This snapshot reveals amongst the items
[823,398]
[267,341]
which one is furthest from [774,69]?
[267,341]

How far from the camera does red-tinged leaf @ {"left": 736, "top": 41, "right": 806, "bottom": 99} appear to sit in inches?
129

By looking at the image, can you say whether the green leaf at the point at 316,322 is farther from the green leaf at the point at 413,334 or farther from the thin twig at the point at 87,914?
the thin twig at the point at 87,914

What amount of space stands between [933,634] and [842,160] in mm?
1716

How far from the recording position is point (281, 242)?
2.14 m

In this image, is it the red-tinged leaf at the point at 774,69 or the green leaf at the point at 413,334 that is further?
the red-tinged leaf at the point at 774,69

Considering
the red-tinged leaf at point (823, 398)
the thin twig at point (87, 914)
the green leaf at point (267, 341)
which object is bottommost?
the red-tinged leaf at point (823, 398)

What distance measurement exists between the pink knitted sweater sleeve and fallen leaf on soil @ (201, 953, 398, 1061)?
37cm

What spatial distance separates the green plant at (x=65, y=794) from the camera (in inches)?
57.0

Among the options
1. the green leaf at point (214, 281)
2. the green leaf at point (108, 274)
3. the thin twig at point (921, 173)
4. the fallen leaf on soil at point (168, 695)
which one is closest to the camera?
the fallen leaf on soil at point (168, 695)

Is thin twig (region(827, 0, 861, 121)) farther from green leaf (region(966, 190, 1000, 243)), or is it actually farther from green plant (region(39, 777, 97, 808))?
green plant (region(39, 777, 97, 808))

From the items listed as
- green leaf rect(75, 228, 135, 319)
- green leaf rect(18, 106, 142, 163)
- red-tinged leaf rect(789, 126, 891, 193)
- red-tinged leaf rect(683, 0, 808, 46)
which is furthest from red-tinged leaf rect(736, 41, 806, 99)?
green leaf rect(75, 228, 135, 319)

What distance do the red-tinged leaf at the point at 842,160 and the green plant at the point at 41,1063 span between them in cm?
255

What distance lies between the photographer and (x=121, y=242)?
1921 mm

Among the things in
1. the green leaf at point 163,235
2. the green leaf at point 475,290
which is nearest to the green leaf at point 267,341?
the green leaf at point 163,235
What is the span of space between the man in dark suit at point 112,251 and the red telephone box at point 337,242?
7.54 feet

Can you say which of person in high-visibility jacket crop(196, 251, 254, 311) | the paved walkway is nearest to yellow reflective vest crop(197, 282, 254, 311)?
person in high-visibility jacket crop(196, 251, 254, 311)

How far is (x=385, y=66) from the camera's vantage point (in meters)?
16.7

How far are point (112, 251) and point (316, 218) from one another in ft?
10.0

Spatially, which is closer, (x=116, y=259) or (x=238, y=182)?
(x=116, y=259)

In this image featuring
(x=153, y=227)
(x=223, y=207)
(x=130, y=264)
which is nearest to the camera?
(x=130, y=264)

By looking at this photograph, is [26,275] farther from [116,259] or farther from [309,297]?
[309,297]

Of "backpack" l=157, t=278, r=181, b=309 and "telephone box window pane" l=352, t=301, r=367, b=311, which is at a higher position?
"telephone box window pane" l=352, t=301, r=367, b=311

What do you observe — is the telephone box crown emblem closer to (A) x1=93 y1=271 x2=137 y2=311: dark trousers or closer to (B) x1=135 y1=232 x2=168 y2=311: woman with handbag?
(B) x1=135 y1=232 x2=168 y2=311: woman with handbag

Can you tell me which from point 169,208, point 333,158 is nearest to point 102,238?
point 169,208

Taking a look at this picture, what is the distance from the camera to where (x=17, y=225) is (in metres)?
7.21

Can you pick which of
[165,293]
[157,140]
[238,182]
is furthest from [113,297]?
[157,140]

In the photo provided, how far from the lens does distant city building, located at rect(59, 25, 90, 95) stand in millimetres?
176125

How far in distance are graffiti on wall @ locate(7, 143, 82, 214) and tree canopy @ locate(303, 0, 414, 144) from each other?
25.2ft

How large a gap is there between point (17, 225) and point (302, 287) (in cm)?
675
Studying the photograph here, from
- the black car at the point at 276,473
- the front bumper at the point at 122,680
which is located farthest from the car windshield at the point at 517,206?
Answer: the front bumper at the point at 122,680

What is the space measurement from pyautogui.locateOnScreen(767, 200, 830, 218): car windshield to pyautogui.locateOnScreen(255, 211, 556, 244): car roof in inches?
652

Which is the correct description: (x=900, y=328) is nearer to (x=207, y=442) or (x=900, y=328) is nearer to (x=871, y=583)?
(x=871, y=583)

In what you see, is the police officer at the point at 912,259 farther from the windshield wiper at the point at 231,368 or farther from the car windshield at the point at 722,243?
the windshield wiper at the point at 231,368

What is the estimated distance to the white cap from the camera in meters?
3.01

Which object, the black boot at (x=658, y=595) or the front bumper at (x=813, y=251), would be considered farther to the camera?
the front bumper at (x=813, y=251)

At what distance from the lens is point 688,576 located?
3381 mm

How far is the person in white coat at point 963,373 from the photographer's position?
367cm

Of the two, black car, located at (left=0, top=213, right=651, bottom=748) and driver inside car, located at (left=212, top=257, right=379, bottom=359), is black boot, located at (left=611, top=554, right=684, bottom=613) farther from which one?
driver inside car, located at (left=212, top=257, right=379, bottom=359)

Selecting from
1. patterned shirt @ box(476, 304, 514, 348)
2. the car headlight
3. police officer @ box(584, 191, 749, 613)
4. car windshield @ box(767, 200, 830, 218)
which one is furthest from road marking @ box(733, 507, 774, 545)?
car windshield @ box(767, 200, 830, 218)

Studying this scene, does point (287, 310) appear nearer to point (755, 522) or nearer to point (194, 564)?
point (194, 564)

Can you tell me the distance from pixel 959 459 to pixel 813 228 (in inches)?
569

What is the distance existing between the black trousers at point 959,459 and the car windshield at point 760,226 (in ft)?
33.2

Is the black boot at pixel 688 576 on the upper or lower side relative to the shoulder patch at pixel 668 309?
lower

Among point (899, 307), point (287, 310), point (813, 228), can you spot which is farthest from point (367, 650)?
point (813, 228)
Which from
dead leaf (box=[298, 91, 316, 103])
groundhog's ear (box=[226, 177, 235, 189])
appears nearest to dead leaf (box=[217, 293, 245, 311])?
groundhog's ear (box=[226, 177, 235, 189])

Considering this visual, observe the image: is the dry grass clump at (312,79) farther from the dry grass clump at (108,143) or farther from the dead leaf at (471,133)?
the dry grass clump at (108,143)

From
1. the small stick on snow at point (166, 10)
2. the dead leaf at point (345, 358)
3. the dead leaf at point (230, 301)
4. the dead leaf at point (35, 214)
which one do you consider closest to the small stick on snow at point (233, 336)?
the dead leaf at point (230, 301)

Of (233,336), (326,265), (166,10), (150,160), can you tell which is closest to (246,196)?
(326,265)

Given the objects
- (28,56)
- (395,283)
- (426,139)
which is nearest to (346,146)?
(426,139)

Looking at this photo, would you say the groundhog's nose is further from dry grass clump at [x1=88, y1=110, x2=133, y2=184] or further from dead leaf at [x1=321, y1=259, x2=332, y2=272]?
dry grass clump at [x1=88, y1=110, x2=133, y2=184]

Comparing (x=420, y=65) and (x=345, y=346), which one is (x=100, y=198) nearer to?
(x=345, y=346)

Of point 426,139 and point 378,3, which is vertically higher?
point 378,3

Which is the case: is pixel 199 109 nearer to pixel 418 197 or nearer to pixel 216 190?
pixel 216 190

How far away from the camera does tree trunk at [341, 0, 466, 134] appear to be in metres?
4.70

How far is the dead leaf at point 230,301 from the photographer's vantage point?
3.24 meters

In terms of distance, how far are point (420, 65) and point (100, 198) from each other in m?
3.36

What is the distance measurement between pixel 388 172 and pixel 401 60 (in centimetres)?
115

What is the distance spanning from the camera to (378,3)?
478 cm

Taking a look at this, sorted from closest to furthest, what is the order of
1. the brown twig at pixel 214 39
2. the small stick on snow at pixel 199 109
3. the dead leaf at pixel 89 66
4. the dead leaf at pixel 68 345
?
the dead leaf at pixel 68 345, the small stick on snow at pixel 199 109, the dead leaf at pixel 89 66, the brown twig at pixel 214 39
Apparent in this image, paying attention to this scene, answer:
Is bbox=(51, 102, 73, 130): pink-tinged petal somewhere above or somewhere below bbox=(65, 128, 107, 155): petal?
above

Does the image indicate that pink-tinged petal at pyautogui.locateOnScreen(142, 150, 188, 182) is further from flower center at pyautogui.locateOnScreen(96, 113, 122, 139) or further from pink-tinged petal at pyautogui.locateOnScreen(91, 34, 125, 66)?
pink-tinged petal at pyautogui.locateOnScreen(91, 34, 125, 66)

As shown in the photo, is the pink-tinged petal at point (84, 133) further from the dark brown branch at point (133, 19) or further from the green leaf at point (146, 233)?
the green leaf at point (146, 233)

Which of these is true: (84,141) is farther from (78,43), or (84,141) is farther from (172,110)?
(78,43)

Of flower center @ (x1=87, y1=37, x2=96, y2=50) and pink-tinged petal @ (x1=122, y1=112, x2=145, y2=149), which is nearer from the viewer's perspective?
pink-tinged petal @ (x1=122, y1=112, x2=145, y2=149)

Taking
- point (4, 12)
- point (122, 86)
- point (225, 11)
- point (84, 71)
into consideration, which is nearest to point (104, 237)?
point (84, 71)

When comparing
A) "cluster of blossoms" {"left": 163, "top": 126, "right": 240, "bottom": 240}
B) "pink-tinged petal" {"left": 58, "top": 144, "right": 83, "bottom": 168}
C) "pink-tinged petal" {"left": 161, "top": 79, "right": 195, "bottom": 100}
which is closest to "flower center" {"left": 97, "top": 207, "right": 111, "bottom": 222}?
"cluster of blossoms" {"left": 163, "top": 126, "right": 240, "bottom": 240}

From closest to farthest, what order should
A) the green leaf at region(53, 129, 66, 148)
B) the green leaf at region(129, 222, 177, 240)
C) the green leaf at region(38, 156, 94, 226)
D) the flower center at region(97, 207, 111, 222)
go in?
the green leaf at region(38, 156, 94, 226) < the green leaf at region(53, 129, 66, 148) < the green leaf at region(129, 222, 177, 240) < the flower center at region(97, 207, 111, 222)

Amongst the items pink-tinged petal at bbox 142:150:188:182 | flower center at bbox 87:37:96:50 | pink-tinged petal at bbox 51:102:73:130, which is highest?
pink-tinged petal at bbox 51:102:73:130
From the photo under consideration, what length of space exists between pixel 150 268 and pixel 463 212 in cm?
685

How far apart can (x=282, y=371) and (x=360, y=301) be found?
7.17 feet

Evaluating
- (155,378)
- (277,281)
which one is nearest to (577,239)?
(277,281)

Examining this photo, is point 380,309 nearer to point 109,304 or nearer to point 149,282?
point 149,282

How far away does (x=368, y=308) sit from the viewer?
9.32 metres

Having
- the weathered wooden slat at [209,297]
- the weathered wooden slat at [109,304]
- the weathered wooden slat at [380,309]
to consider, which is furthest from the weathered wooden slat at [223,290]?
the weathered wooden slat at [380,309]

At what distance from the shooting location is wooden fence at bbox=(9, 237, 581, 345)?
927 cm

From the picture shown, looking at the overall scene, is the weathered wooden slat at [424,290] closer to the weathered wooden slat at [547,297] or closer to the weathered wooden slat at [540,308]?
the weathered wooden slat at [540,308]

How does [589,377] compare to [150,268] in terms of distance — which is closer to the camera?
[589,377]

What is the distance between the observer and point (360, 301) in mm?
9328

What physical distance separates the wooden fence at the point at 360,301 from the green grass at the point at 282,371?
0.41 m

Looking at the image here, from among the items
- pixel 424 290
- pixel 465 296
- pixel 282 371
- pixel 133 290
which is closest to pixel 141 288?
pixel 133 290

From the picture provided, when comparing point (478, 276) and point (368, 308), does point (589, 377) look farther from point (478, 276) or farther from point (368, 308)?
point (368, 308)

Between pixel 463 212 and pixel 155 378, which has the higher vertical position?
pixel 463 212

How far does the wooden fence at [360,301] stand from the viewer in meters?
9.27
======
Render the lines of the entries above as a numbered list, starting at the line containing "In this image featuring" and ending at the line containing "Answer: the front", with both of those lines included and blank lines left out.

1. In this image featuring
2. (x=153, y=227)
3. (x=223, y=207)
4. (x=130, y=264)
5. which is nearest to the camera?
6. (x=130, y=264)
7. By looking at this photograph, is [26,275] farther from [116,259] or farther from [309,297]?
8. [309,297]
9. Of "backpack" l=157, t=278, r=181, b=309 and "telephone box window pane" l=352, t=301, r=367, b=311, which is at a higher position?
10. "telephone box window pane" l=352, t=301, r=367, b=311
11. What do you observe — is the telephone box crown emblem closer to (A) x1=93 y1=271 x2=137 y2=311: dark trousers or closer to (B) x1=135 y1=232 x2=168 y2=311: woman with handbag?
12. (B) x1=135 y1=232 x2=168 y2=311: woman with handbag
13. Can you tell me which from point 169,208, point 333,158 is nearest to point 102,238?
14. point 169,208
15. Taking a look at this picture, what is the distance from the camera to where (x=17, y=225) is (in metres)?
16. 7.21
17. Can you pick which of
18. [165,293]
19. [157,140]
20. [238,182]
21. is furthest from [113,297]?
22. [157,140]
23. In the photo provided, how far from the lens does distant city building, located at rect(59, 25, 90, 95) stand in millimetres?
24. 176125
25. How far in distance are graffiti on wall @ locate(7, 143, 82, 214) and tree canopy @ locate(303, 0, 414, 144) from each other?
26. 25.2ft
27. How large a gap is there between point (17, 225) and point (302, 287) (in cm)?
28. 675
29. Studying the photograph here, from
30. - the black car at the point at 276,473
31. - the front bumper at the point at 122,680
32. which is located farthest from the car windshield at the point at 517,206?
33. Answer: the front bumper at the point at 122,680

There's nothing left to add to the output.